Do 23 sierpnia w Sali BHP w Gdańsku prezentowana jest wystawa „Znaczki poczt strajkowych, obozowych i podziemnych 1980-89”. To kolejny element obchodów rocznicy Sierpnia ’80 i przypominania dziedzictwa „Solidarności”. Jakie dokładnie pamiątki są eksponowane? Jak produkowano te znaczki? M.in. o to Andrzej Urbański pytał kuratora wystawy Ryszarda Rusiłowicza.
– Z „Solidarnością” wiąże się nierozerwalnie najtrudniejszy moment, kiedy wybuchł stan wojenny, kiedy WRON nielegalnie wprowadziła restrykcje w Polsce, ograniczając prawa obywatelskie. Na poczynania władzy ludzie opozycji odpowiadali w różny sposób. Pojawiały się ulotki, gazety bezdebitowe, książki. Protestowaliśmy z opornikami w klapach marynarek, powstawało radio „Solidarność”, chodziliśmy w manifestacjach ulicznych, kiedy telewizja nadawała swój „Dziennik”. Formą protestu było też wydawanie znaczków, szczególnie w obozach internowania. Tam ludzie bardzo intensywnie pracowali, dawali dowód niezależności, oporu. Była to dla nich satysfakcja, że się nie dają – wspominał Ryszard Rusiłowicz.

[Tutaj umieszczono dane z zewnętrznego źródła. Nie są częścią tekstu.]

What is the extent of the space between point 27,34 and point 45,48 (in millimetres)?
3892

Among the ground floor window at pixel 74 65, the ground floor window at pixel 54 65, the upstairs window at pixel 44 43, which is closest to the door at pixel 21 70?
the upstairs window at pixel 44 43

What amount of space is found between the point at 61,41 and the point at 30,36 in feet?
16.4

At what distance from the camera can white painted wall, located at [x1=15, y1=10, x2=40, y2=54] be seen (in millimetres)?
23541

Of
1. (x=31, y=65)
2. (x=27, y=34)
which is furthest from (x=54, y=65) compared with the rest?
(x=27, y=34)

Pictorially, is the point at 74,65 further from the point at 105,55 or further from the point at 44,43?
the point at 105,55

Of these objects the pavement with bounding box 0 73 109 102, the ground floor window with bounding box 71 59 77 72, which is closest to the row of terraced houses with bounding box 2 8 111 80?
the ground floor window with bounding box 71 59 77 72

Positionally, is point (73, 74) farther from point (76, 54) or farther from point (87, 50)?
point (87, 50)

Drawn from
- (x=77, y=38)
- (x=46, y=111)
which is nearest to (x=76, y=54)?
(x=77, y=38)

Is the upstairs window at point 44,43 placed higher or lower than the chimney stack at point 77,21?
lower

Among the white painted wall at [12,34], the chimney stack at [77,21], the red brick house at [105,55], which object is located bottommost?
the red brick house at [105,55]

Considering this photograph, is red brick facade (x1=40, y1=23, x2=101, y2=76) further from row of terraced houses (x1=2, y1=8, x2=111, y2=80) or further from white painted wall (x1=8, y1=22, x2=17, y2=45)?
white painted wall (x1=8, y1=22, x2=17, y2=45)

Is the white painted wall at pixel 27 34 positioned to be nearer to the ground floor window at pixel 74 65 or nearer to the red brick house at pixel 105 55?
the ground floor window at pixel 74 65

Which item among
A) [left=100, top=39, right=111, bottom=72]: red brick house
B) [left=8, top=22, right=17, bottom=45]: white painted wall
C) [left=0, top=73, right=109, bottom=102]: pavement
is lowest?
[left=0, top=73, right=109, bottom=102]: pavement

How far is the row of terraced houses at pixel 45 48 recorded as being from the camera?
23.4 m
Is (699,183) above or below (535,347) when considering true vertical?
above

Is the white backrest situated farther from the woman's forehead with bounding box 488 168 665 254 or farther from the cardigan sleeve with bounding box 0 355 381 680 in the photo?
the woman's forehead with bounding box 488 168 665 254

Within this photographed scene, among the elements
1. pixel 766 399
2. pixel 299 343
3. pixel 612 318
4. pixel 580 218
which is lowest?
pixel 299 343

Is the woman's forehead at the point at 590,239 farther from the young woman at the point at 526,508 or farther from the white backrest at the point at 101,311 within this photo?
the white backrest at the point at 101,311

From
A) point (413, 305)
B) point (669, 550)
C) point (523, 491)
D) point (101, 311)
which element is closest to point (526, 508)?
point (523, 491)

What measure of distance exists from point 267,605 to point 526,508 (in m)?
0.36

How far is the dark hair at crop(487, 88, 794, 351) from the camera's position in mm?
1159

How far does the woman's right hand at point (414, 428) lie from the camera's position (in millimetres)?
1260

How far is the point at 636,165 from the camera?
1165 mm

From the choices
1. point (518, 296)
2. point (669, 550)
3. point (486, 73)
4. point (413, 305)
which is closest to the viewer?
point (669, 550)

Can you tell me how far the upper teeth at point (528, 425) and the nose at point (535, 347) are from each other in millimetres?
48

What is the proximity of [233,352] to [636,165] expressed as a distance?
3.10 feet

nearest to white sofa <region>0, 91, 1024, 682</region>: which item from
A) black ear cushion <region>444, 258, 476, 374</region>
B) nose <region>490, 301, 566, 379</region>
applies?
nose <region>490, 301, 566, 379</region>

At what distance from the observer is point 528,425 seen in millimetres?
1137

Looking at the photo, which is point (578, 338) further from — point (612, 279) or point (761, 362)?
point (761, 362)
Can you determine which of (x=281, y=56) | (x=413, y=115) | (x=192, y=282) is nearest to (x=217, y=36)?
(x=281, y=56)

– „Klawisze” w obozach internowania zabierali wszystko, co można było mieć do produkcji znaczków. Nie było tuszu, papieru, ostrych narzędzi. Igiełka czy szpilka już były elementami, które pomagały produkować te rzeczy. Matrycę można było stworzyć z kawałka skóry czy gumy. Trzeba było kombinować, dlatego to wszystko jest dla mnie, jako działacza związkowego, bardzo ważnym elementem historii „Solidarności” – podkreślał Gość Dnia Radia Gdańsk.